Given task = Give back exactly the lines from the one containing "What separation in" through the end of the records, including both, and no others.
[Begin Exercise material]
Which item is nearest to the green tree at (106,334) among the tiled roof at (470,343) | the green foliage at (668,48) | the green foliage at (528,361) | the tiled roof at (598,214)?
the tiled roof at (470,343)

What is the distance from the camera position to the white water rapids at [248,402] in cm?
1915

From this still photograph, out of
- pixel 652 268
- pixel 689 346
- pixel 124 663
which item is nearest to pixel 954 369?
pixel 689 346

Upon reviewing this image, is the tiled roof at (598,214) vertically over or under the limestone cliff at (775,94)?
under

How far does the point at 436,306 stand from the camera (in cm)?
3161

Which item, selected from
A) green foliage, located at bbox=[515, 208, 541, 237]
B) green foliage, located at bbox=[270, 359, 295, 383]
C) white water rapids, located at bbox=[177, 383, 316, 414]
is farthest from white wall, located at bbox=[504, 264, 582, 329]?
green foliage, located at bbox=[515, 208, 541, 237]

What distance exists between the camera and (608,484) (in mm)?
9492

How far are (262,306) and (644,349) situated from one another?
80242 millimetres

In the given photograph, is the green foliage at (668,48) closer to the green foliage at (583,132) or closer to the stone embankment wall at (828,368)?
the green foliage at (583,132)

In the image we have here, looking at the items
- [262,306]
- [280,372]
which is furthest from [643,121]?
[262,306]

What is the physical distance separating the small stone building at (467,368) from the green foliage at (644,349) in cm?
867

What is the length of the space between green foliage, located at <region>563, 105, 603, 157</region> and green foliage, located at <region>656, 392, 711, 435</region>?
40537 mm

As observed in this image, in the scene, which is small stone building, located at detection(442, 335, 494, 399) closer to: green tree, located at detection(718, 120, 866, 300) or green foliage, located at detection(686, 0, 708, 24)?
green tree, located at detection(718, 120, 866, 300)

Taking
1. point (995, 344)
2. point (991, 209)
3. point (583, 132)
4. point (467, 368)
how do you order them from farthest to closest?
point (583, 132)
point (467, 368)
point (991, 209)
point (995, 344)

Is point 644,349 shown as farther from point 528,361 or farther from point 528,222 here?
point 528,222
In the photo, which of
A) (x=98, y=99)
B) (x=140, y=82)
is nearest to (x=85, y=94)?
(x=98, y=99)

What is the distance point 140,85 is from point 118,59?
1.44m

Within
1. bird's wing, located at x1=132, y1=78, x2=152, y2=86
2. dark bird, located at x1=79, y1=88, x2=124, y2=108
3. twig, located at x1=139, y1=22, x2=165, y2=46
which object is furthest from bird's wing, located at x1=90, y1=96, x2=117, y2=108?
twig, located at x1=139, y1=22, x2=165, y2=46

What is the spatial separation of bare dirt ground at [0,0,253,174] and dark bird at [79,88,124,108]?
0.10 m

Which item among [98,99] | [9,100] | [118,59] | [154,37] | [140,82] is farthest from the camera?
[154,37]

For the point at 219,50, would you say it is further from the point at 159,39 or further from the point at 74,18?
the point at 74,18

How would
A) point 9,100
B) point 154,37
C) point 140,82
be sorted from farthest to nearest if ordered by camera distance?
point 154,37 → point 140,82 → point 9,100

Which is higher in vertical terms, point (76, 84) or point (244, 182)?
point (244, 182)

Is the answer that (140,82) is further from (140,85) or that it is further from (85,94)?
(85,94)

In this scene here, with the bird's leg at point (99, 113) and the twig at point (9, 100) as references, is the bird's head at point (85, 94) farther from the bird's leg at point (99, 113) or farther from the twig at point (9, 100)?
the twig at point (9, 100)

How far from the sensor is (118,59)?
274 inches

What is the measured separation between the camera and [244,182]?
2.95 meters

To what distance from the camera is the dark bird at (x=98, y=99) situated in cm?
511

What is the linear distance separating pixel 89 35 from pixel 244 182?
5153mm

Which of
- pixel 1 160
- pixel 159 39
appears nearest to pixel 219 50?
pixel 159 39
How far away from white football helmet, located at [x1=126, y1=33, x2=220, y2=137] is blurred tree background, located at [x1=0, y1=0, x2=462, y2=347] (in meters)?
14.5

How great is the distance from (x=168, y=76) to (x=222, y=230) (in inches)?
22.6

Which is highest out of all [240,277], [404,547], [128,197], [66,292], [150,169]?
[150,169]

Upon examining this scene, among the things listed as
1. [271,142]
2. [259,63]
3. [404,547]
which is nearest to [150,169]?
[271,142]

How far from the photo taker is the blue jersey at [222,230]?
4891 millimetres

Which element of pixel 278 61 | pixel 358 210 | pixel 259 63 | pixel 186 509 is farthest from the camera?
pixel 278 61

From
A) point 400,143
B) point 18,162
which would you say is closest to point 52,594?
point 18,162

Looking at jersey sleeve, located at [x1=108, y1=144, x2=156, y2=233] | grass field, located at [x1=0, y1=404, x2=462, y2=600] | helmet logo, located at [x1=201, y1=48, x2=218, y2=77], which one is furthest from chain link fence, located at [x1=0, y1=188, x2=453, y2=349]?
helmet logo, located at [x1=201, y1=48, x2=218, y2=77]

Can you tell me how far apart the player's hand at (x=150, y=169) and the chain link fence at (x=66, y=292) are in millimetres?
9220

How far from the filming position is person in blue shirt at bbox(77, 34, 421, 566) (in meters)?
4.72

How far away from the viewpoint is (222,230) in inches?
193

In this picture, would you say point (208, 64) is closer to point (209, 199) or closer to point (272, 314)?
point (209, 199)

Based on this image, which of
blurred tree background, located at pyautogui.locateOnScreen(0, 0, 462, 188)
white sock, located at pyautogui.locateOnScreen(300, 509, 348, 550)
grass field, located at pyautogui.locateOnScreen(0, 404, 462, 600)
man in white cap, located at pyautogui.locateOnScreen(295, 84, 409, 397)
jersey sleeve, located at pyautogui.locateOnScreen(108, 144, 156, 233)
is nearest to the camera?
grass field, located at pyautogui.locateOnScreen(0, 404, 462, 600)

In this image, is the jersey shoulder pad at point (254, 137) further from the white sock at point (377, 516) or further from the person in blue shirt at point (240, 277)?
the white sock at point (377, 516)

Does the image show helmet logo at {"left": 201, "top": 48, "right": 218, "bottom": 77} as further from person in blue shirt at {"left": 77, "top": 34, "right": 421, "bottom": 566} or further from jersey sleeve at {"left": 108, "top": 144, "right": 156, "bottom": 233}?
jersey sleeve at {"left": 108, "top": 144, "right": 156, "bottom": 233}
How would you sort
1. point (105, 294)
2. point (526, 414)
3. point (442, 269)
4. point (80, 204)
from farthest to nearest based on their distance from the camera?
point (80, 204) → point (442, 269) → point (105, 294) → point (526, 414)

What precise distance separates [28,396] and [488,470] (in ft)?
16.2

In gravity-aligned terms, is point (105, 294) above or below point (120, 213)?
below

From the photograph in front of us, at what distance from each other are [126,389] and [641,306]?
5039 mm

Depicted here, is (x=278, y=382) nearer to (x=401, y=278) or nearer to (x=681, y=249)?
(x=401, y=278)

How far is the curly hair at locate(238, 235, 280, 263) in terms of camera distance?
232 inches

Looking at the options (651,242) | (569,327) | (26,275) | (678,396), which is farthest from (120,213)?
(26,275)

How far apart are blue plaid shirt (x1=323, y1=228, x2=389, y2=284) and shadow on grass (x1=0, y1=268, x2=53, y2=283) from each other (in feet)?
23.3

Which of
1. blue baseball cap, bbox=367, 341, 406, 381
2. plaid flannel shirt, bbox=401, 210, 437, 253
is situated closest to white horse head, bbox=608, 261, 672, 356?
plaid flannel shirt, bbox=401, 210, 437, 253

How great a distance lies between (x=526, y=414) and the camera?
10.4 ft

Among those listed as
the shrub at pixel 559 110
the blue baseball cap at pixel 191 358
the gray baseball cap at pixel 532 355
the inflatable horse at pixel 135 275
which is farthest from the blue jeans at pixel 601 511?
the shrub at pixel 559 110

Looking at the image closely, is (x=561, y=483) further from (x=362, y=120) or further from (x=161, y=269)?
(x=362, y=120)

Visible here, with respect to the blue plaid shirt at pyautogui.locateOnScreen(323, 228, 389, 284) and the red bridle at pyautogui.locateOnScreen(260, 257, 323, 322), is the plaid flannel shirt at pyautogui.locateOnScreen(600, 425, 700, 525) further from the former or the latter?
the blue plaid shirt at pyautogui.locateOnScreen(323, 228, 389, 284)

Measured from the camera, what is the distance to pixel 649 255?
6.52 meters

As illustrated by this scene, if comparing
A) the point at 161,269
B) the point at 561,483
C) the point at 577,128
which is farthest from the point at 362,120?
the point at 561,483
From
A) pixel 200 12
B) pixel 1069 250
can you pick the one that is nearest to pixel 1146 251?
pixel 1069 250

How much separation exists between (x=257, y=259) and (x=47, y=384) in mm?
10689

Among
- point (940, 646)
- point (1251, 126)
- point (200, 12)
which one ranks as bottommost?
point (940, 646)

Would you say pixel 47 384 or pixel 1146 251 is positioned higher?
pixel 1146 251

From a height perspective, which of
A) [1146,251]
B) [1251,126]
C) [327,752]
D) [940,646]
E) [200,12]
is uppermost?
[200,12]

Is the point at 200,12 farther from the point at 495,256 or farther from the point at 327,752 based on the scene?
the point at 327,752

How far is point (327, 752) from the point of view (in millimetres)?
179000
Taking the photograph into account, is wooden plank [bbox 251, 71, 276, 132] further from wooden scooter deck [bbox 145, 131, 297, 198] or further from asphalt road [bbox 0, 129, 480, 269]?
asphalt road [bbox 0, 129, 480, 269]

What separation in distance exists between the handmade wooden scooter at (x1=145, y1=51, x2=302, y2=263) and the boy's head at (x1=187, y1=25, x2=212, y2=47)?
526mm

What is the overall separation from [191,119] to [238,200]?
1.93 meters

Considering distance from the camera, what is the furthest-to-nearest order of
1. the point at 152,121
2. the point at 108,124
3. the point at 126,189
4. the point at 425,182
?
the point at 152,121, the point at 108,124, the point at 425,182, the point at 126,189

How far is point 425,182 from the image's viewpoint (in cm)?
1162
[End Exercise material]
In response =
What separation in distance exists between the handmade wooden scooter at (x1=145, y1=51, x2=302, y2=263) and the boy's head at (x1=187, y1=25, x2=212, y2=47)?
526mm

What is the overall separation from [191,119] to [238,200]?
1.93 meters

Considering distance from the camera, what is the furthest-to-nearest order of
1. the point at 152,121
2. the point at 108,124
3. the point at 126,189
4. the point at 425,182
?
the point at 152,121, the point at 108,124, the point at 425,182, the point at 126,189

How far is point 425,182 from the image's viewpoint (in cm)?
1162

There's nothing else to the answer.